KL: This came to me early in my career during an administrative residency down in Corpus Christi, Texas. Early in your career, the question is always if you can handle what's coming your way. I remember as I was getting ready to head to my first real ED administrator job, the department head who mentored me said, "Kevin, you know you can handle this stuff, it's just another dog and pony show."

Earlier in my career, there were a lot of times — whether it was public speaking or any other high-profile meeting — where I would always remember that phrase and think to myself that I could handle it. As my career has gone on and I've talked to more people, I've gotten the same kind of advice, whether it's about preparation or the concept of lifelong learning. Healthcare's always changing, so just being willing to change and acknowledging the ongoing and continuing nature of education to stay abreast and stay ahead of things is essential.

Q: What do you consider your greatest achievement at CHI?

KL: I'm proud of being able to lead the organization and traverse the multitude of changes that have occurred in healthcare delivery during my tenure. But doing all that and continuing to be an organization that stays true to culture and core values and always keeps that in the forefront. That's what I've tried to do, just make sure everyone in the organization knows we not only care about what we're doing, but put equal value on the how. It can't just be what we did, it's if we did it the right way.

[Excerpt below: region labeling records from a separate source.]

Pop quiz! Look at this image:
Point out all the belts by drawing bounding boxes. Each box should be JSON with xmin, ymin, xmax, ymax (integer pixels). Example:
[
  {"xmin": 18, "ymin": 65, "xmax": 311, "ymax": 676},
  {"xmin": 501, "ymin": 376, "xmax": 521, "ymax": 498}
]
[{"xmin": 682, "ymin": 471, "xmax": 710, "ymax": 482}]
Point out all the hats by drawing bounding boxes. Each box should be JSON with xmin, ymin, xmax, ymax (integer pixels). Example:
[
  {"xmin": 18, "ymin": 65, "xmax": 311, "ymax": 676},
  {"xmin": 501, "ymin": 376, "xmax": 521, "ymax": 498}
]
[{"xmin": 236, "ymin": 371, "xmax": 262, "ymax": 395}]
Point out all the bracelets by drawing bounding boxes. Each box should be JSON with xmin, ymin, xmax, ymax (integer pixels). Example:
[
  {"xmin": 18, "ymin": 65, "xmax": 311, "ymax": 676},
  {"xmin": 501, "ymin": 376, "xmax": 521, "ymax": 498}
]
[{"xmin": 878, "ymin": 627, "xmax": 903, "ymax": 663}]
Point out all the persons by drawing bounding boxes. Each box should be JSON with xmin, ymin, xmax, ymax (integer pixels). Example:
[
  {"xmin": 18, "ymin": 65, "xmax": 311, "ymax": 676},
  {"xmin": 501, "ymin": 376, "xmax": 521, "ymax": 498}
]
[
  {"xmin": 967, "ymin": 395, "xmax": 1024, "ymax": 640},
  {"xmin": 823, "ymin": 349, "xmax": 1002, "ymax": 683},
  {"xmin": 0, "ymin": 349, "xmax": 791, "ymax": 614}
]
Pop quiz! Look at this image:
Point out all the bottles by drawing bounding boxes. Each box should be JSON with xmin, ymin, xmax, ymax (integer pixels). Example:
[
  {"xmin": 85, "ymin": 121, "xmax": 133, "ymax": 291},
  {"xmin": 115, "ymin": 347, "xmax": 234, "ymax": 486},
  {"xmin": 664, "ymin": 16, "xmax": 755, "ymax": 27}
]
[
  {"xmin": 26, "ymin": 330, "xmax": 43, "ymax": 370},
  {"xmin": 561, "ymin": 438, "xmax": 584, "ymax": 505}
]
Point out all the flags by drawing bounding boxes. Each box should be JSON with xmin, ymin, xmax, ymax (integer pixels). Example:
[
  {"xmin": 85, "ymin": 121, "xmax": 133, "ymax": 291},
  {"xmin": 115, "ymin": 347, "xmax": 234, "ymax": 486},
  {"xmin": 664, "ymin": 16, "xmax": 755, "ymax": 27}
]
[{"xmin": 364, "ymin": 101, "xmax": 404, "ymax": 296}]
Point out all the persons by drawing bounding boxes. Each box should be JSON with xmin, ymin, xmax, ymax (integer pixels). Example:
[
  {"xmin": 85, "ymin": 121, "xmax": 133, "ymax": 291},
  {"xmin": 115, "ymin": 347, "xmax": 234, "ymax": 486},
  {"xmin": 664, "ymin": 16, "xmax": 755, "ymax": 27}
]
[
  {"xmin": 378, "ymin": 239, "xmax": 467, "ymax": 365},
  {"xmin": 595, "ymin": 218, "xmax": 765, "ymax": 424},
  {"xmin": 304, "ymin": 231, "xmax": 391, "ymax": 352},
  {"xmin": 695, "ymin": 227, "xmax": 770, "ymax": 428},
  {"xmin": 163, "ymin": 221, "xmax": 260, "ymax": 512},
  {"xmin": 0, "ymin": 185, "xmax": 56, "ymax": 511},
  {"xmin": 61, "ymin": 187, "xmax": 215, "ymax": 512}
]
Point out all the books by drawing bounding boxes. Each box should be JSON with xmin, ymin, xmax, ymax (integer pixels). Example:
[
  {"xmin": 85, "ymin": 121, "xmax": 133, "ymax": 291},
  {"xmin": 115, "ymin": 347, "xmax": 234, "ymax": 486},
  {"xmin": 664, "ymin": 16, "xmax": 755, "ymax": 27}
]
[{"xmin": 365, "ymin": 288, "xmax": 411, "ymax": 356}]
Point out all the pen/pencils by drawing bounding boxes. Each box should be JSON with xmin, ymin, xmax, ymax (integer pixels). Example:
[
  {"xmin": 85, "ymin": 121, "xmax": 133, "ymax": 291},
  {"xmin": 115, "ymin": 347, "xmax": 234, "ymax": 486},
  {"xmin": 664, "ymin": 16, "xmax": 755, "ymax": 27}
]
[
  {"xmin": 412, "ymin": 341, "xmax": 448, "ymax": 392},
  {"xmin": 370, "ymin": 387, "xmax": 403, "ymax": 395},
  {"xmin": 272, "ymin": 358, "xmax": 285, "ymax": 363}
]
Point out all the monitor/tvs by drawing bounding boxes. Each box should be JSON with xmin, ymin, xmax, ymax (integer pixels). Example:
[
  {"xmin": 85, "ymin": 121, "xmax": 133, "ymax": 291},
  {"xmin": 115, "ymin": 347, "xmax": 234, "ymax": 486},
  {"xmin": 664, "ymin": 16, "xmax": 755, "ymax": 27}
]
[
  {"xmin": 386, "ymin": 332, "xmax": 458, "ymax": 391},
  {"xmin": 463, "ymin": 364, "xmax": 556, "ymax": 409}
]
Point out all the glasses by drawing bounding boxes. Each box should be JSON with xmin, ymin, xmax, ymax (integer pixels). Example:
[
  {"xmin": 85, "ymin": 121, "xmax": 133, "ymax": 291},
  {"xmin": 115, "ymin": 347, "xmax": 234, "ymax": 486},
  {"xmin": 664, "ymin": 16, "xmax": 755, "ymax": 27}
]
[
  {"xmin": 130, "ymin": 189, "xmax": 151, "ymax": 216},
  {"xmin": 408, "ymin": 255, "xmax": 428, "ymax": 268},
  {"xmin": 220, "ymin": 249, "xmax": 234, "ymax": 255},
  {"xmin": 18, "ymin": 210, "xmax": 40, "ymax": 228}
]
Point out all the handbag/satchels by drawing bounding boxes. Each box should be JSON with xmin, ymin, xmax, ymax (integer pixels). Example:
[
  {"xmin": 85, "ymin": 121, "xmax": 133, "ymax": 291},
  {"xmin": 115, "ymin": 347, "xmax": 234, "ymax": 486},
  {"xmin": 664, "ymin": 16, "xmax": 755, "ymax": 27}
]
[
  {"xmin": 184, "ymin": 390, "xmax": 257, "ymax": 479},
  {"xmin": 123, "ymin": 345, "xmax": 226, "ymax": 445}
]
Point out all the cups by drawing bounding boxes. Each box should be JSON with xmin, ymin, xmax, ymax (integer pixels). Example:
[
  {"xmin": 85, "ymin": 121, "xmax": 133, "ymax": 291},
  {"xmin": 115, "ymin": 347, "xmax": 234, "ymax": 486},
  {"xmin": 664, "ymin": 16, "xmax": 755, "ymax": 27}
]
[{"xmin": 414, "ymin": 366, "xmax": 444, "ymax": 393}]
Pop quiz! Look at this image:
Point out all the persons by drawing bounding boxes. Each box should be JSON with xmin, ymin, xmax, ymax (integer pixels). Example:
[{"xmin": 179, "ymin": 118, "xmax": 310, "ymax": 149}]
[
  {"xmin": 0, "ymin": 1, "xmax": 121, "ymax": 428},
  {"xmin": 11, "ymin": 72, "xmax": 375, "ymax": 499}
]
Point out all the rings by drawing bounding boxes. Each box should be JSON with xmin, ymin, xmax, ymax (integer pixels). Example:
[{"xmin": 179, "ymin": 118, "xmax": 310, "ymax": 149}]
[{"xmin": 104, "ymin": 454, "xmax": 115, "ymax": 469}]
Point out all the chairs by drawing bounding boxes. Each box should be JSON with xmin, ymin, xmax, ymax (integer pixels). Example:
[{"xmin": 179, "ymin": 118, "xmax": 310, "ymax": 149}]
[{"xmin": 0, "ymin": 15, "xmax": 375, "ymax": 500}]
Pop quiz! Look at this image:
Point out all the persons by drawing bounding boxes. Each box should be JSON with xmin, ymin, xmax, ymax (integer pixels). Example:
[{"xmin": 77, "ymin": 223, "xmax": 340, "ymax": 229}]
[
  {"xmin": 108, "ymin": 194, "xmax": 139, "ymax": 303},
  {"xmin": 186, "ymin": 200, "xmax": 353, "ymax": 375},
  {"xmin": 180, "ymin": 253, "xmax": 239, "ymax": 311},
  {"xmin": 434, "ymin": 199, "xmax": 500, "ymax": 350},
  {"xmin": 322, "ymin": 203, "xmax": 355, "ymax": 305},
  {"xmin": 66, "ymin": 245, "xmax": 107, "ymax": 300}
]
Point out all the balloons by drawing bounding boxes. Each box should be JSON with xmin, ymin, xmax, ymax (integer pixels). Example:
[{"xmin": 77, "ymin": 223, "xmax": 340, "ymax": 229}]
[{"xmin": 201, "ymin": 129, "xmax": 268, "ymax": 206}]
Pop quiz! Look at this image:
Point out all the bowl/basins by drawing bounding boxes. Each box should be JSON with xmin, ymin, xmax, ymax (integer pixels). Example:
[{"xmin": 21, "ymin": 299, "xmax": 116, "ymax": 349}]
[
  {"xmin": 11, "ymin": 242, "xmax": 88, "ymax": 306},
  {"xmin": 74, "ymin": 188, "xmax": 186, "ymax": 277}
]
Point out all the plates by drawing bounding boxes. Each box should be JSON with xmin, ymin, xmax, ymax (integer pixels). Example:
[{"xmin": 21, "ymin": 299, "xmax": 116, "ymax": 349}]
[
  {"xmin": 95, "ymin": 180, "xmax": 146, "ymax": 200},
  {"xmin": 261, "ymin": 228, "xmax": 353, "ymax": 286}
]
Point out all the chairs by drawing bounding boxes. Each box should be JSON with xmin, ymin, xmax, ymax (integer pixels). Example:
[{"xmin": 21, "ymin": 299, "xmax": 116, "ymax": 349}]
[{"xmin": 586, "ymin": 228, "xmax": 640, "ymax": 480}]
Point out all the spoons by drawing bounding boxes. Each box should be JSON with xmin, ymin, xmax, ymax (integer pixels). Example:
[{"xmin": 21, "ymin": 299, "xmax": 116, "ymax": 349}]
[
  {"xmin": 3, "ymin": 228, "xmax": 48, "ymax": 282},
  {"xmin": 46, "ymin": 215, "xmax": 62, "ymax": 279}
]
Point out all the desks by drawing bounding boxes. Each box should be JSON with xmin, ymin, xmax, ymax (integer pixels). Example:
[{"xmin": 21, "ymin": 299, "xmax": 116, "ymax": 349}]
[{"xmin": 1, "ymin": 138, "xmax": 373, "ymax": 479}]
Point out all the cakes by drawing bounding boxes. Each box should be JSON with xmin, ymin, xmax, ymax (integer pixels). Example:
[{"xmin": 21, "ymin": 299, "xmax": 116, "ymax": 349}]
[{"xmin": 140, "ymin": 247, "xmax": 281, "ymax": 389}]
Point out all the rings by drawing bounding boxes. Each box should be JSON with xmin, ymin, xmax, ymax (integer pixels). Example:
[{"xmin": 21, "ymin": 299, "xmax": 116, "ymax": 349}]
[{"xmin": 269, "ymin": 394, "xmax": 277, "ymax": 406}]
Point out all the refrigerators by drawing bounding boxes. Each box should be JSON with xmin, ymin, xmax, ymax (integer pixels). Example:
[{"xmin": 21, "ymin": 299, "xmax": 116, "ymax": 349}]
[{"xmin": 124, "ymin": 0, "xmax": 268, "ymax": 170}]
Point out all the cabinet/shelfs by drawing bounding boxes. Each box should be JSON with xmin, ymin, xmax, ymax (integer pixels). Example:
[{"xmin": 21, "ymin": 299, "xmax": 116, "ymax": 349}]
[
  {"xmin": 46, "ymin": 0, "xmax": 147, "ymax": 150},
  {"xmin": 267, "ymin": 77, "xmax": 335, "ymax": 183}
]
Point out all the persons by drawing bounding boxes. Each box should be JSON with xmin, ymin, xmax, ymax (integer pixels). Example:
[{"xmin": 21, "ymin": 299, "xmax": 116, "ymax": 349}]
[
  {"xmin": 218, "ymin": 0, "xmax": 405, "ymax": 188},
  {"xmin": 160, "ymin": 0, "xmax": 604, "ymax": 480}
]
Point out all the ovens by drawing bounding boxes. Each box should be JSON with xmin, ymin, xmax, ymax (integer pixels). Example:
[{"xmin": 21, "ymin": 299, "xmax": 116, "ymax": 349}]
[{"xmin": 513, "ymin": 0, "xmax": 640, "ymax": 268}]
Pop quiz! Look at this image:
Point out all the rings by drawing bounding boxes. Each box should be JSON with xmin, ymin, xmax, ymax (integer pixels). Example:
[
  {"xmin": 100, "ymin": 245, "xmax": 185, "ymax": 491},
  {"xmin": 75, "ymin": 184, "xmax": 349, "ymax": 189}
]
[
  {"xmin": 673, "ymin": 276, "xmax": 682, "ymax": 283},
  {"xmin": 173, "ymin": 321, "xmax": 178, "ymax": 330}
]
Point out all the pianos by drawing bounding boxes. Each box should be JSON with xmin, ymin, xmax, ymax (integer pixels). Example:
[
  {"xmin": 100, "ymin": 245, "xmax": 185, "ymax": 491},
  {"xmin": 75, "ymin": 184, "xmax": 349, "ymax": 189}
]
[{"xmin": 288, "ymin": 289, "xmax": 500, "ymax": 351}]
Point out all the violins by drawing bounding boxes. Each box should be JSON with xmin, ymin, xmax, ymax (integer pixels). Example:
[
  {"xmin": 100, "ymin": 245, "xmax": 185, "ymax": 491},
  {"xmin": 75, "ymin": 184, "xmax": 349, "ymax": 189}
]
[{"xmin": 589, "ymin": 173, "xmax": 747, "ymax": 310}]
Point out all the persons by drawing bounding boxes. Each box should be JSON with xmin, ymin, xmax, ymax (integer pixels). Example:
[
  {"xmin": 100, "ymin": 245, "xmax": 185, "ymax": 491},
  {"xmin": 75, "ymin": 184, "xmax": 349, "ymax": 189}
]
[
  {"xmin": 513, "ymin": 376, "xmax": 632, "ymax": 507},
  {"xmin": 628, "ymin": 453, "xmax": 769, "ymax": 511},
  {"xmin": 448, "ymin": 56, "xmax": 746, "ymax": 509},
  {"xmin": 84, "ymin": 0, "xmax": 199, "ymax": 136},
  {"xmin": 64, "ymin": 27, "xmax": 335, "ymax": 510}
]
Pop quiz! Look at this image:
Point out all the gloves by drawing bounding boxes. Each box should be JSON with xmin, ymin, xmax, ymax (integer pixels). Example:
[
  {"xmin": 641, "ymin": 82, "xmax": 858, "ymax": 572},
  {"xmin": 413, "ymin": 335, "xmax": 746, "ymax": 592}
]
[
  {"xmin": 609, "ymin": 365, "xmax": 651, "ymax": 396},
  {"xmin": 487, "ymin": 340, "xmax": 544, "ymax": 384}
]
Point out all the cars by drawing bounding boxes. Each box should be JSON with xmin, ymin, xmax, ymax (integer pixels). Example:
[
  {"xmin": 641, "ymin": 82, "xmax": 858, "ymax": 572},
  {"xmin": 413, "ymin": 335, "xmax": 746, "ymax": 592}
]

Something I'm really proud of is the United Against Violence initiative we started in 2008. In every market CHI serves, local ministries have established programs that look to reduce violence in their communities. Violence is a public health issue and behavioral health issue, and I'm proud to lead an organization that has high-quality health services but has also done a lot of things that have infused a positive focus in the communities.